Stated problem >>
Print every one of the lines below word for word, keeping each number, bracket, and unit unchanged.
— START OF Entries provided —
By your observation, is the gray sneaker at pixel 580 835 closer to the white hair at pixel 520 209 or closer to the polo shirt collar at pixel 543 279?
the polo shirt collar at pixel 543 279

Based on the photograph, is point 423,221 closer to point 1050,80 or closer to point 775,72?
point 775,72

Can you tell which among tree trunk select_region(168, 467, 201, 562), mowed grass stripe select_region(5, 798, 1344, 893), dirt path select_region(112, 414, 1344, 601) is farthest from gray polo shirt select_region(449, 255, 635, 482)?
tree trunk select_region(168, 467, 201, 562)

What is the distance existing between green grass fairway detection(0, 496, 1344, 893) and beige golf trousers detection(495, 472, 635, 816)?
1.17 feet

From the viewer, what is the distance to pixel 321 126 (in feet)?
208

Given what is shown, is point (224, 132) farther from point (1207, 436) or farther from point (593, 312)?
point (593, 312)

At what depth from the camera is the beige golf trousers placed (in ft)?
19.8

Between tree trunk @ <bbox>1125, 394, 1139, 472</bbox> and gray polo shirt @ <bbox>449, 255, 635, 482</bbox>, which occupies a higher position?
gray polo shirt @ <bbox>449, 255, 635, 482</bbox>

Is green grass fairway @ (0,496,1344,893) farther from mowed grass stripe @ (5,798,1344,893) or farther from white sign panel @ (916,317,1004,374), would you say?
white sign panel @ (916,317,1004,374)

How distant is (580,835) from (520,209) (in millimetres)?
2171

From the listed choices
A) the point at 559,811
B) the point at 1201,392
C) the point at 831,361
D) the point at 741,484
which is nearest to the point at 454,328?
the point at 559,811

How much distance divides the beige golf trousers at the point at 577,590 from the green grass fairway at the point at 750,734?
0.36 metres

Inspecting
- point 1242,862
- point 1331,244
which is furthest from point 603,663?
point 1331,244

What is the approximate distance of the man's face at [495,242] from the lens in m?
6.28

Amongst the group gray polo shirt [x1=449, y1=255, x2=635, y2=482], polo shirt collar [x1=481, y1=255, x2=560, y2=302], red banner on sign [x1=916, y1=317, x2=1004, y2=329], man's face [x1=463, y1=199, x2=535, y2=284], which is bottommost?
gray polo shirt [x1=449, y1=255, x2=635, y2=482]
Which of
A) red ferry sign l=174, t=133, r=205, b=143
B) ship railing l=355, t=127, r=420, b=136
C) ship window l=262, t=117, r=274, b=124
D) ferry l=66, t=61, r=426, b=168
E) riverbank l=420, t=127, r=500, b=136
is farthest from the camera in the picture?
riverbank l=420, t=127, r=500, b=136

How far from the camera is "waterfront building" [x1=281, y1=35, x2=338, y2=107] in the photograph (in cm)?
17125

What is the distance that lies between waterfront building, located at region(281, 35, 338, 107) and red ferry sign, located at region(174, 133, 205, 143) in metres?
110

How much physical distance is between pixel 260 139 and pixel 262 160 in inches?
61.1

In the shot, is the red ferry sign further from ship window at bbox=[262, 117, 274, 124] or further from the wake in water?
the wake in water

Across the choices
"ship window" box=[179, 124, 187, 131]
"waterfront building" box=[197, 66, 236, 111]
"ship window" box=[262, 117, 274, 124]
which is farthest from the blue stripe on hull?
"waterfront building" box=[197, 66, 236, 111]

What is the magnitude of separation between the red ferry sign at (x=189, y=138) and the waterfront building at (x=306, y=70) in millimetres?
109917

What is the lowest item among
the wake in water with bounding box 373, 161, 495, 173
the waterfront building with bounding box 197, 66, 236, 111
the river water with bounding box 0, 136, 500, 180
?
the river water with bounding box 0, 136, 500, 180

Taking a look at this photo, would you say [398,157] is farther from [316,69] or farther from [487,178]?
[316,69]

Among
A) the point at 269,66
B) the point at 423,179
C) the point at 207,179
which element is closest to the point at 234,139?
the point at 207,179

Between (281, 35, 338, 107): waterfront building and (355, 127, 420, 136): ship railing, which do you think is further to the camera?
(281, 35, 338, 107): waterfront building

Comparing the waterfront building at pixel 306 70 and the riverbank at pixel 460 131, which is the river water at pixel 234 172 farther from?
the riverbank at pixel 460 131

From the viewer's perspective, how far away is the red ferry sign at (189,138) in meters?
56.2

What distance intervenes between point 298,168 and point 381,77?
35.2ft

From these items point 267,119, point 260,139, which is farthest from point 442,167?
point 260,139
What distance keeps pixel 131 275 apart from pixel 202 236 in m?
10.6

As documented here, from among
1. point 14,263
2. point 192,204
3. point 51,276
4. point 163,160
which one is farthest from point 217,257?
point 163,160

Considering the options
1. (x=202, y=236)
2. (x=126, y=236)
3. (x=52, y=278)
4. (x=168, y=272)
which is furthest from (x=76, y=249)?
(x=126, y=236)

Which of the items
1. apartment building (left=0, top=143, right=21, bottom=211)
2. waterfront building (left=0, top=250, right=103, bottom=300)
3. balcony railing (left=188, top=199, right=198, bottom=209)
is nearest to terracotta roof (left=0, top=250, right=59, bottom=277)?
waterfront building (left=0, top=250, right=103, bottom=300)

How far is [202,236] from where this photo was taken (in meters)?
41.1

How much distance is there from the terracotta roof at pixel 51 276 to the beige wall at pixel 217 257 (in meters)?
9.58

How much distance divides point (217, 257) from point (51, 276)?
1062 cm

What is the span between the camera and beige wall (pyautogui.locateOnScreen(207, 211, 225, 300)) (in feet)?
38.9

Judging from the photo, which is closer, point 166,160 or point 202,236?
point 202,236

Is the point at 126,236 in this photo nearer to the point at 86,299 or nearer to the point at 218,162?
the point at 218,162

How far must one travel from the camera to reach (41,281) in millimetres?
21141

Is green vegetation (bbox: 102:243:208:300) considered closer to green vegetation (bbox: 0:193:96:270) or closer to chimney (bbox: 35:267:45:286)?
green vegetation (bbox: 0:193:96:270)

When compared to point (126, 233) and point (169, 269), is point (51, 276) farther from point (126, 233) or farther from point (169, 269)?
— END OF Entries provided —
Answer to the problem >>
By your observation, is the gray sneaker at pixel 580 835 closer to the white hair at pixel 520 209 or closer to the polo shirt collar at pixel 543 279?
the polo shirt collar at pixel 543 279

Based on the photograph, is point 423,221 closer to point 1050,80 or closer to point 775,72?
point 775,72

Can you tell which among tree trunk select_region(168, 467, 201, 562), mowed grass stripe select_region(5, 798, 1344, 893), dirt path select_region(112, 414, 1344, 601) is farthest from gray polo shirt select_region(449, 255, 635, 482)?
tree trunk select_region(168, 467, 201, 562)

What is the distance existing between green grass fairway detection(0, 496, 1344, 893) and beige golf trousers detection(495, 472, 635, 816)?
1.17 feet

From the viewer, what is the distance to pixel 321 126 (in feet)?
208

Given what is shown, is point (224, 132) farther from point (1207, 436) or farther from point (593, 312)?
point (593, 312)

At what depth from the camera is the beige golf trousers placed (in ft)?
19.8

Between tree trunk @ <bbox>1125, 394, 1139, 472</bbox> and gray polo shirt @ <bbox>449, 255, 635, 482</bbox>, which occupies a higher position?
gray polo shirt @ <bbox>449, 255, 635, 482</bbox>

Is green grass fairway @ (0,496,1344,893) farther from mowed grass stripe @ (5,798,1344,893) or farther from white sign panel @ (916,317,1004,374), would you say?
white sign panel @ (916,317,1004,374)

How distant is (580,835) from (520,209) (in millimetres)?
2171

From the listed choices
A) the point at 559,811
B) the point at 1201,392
C) the point at 831,361
D) the point at 741,484
which is nearest to the point at 454,328?
the point at 559,811

How much distance divides the beige golf trousers at the point at 577,590 from the green grass fairway at the point at 750,734?
0.36 metres

Inspecting
- point 1242,862
- point 1331,244
which is furthest from point 603,663?
point 1331,244

What is the approximate distance of the man's face at [495,242] from the lens in m?
6.28

Amongst the group gray polo shirt [x1=449, y1=255, x2=635, y2=482], polo shirt collar [x1=481, y1=255, x2=560, y2=302], red banner on sign [x1=916, y1=317, x2=1004, y2=329], man's face [x1=463, y1=199, x2=535, y2=284], which is bottommost?
gray polo shirt [x1=449, y1=255, x2=635, y2=482]
Which of
A) red ferry sign l=174, t=133, r=205, b=143
B) ship railing l=355, t=127, r=420, b=136
C) ship window l=262, t=117, r=274, b=124
D) ferry l=66, t=61, r=426, b=168
E) riverbank l=420, t=127, r=500, b=136
is farthest from the camera in the picture?
riverbank l=420, t=127, r=500, b=136

How far from the camera is "waterfront building" [x1=281, y1=35, x2=338, y2=107] in the photograph (in cm)?
17125

What is the distance that lies between waterfront building, located at region(281, 35, 338, 107) and red ferry sign, located at region(174, 133, 205, 143) in metres?
110

How much physical distance is between pixel 260 139 and pixel 262 160 in inches?
61.1

In the shot, is the red ferry sign further from ship window at bbox=[262, 117, 274, 124] or further from the wake in water?
the wake in water

Across the choices
"ship window" box=[179, 124, 187, 131]
"waterfront building" box=[197, 66, 236, 111]
"ship window" box=[262, 117, 274, 124]
which is farthest from the blue stripe on hull?
"waterfront building" box=[197, 66, 236, 111]

What is the magnitude of separation between the red ferry sign at (x=189, y=138) and the waterfront building at (x=306, y=70) in millimetres?
109917

What is the lowest item among
the wake in water with bounding box 373, 161, 495, 173
the waterfront building with bounding box 197, 66, 236, 111
the river water with bounding box 0, 136, 500, 180
?
the river water with bounding box 0, 136, 500, 180

Taking a look at this photo, would you say [398,157] is farther from [316,69] or farther from [487,178]?
[316,69]

Among
A) the point at 269,66
B) the point at 423,179
C) the point at 207,179
which element is closest to the point at 234,139?
the point at 207,179

Between (281, 35, 338, 107): waterfront building and (355, 127, 420, 136): ship railing, which do you think is further to the camera?
(281, 35, 338, 107): waterfront building

Comparing the waterfront building at pixel 306 70 and the riverbank at pixel 460 131, which is the river water at pixel 234 172 farther from?
the riverbank at pixel 460 131

From the viewer's perspective, how far away is the red ferry sign at (189,138) in meters?
56.2

What distance intervenes between point 298,168 and point 381,77?
35.2ft

From these items point 267,119, point 260,139, which is farthest from point 442,167?
point 260,139
What distance keeps pixel 131 275 apart from pixel 202 236 in m?
10.6

As documented here, from among
1. point 14,263
2. point 192,204
3. point 51,276
4. point 163,160
which one is farthest from point 217,257?
point 163,160

Considering the options
1. (x=202, y=236)
2. (x=126, y=236)
3. (x=52, y=278)
4. (x=168, y=272)
which is furthest from (x=76, y=249)?
(x=126, y=236)

Which of the items
1. apartment building (left=0, top=143, right=21, bottom=211)
2. waterfront building (left=0, top=250, right=103, bottom=300)
3. balcony railing (left=188, top=199, right=198, bottom=209)
is nearest to terracotta roof (left=0, top=250, right=59, bottom=277)?
waterfront building (left=0, top=250, right=103, bottom=300)

How far is [202,236] from where this photo was taken (in meters)?
41.1

How much distance is there from the terracotta roof at pixel 51 276 to the beige wall at pixel 217 257 (in meters)?
9.58

How much distance divides point (217, 257) from point (51, 276)?
1062 cm

What is the span between the camera and beige wall (pyautogui.locateOnScreen(207, 211, 225, 300)) (in feet)?
38.9

Judging from the photo, which is closer, point 166,160 or point 202,236?
point 202,236

Is the point at 126,236 in this photo nearer to the point at 86,299 or nearer to the point at 218,162?
the point at 218,162

How far must one travel from the camera to reach (41,281) in millimetres?
21141

Is green vegetation (bbox: 102:243:208:300) considered closer to green vegetation (bbox: 0:193:96:270) or closer to chimney (bbox: 35:267:45:286)?
green vegetation (bbox: 0:193:96:270)

When compared to point (126, 233) and point (169, 269), is point (51, 276) farther from point (126, 233) or farther from point (169, 269)?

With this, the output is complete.